"We don't want nobody nobody sent." That infamous snub was directed at a young Abner Mikva when he stopped by a Chicago ward office looking to volunteer for the Democrats in the 1948 election. Mikva of course wasn't deterred and went on to a distinguished career at the highest levels in all three branches of government.
The suspicious, unwelcoming attitude Mikva encountered over six decades ago is usually associated with Democratic ward bosses and the old Chicago machine.
Republicans shouldn't get too smug however. Consider that in 2010 no Republican candidate even bothered to run for Republican precinct committeeman in 51 percent of the 6,705 positions available across Illinois. That was the total number of precincts in the state's 101 counties other than Cook. No political party elects precinct committeemen in Cook, which has a unique legal structure. (Democrats and Republicans will instead each elect ward committeemen in Chicago's 50 wards in 2012.)
The Illinois GOP has too often been less than welcoming to new activists and we've seen the results at election time.

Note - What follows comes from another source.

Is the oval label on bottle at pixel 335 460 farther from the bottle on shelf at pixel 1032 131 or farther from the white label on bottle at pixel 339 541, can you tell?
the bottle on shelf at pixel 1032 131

Winnable races are lost when Republicans don't begin to match the boots-on-the-ground fielded by the Democrats and their union allies.
Precinct committeeman is an all-volunteer office, but a crucial one. Precinct committeemen are the party's frontline ambassadors. She or he will be the only party official many voters ever meet in person.
Candidates for precinct committeeman need only 10 valid petition signatures from registered voters within the precinct to get on the March 20 primary ballot. The close-of-business on Monday, December 5 is the deadline to file those petitions with the county clerk.
We've pulled back the curtain and put all of the information and required forms online at www.RepublicanPrecinctProject.com. In a state as "blue" as Illinois, it's time Republicans lost the Chicago boss attitude.